Conspiradores se dizem vítimas de conspiração, mafiosos acusam quem os indicia, intelectuais militam na mentira

NADA MAIS sintomático -sintomático da degradação de um partido antes identificado com a ética na política- do que o argumento petista segundo o qual o chamado "escândalo do dossiê" visaria a conturbar o pleno transcurso do calendário eleitoral.
Flagrados de novo em ato explícito de delinqüência, setores próximos ao presidente Lula reagem com um desgastado repertório de absurdos. Confiantes no sucesso da candidatura petista e na credulidade da população, sustentam que o presidente da República "só teria a perder" com a estúpida trama que a Polícia Federal veio a revelar. Tudo teria sido uma tentativa de "melar" as eleições presidenciais.

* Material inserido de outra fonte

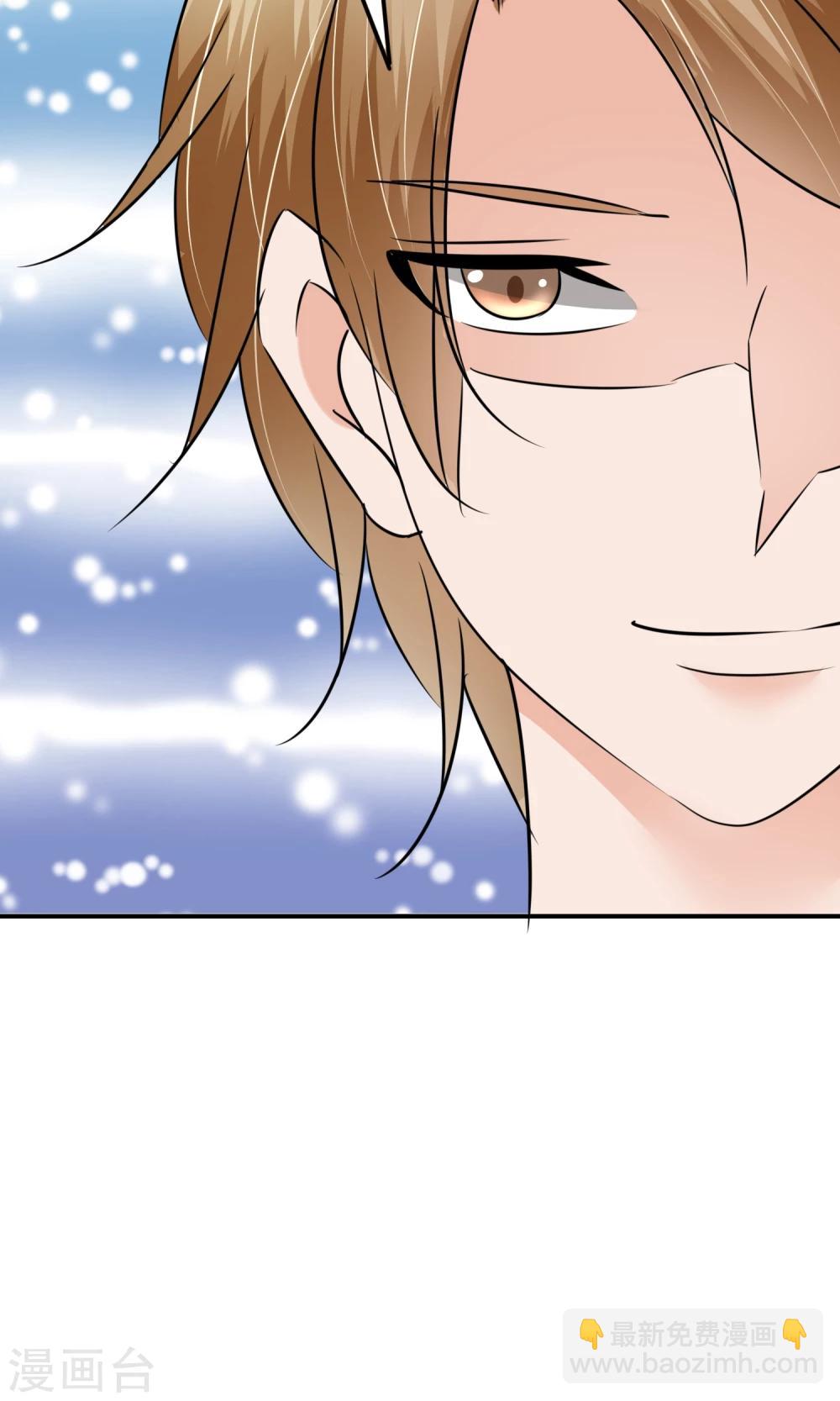 第7话 即兴表演-第8话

Não é verdade. De Freud Godoy a Jorge Lorenzetti, de Jorge Lorenzetti a Ricardo Berzoini, o que se viu foi o envolvimento de nomes historicamente ligados a Lula e à hierarquia petista numa trama destinada a favorecer a candidatura de Aloizio Mercadante ao governo de São Paulo.
Caso o esquema desse certo, seriam José Serra, adversário de Mercadante, e Barjas Negri, seu sucessor no Ministério da Saúde do governo Fernando Henrique, as figuras a monopolizar o noticiário em torno do escândalo dos sanguessugas. Se houver, as responsabilidades de ambos terão de ser identificadas com máximo e idêntico rigor.
Mas o esquema não deu certo. O malogro resultou em infortúnio para o PT e seu candidato à Presidência. Revelou-se mais um ato de violência intimidatória -o mais grave, sem dúvida- a cobrir de vergonha a legenda do Partido dos Trabalhadores.
Compra-se, com dinheiro sujo, um dossiê capaz de incriminar oposicionistas. Após o flagrante policial, jorram lágrimas de crocodilo. Conspiradores sem escrúpulo se dizem vítimas de conspiração. Mafiosos acusam quem os indicia. Intelectuais se tornam militantes da mentira. Como nos tempos de Stálin, setores de esquerda se esfalfam em condenar os que não ficam cegos aos desmandos do tirano.
Lula não é nenhum tirano. Mas, se ele próprio é levado a condenar a felonia de seus companheiros, sua candidatura representa a tolerância com toda uma quadrilha.
Uma quadrilha que vê, na ilegalidade, a volta ao charme romântico de uma época em que havia méritos em ser clandestino. Uma quadrilha que aproveita, do messianismo ideológico de outros tempos, os argumentos de que a elite quer apeá-la do poder. Uma quadrilha que, por fidelidade ao chefe, por submissão ao chefe, imagina agradá-lo quando mergulha na prepotência, no autoritarismo, na chantagem e na corrupção.
Talvez o chefe goste disso. Talvez premie, num futuro mandato, asseclas menos desastrados.
Tudo depende do aval que lhe derem as urnas. Esta Folha mantém, como sempre, o compromisso de apartidarismo que está entre as razões de ser de sua atividade jornalística.
Nas eleições que opuseram Fernando Collor de Mello, de um lado, e Luiz Inácio Lula da Silva, de outro, este jornal não tomou partido. Os asseclas de Collor promoveram uma patética invasão da Folha uma semana depois da posse. Os asseclas de Lula por ora se limitam a reclamar de supostas malevolências oposicionistas.
Não há malevolência, porém, diante do fato consumado. Não há inocência tampouco. No âmago do governo Lula, age uma organização disposta a quase tudo para se manter no poder. De seu sucesso -ou não- depende o futuro da democracia brasileira.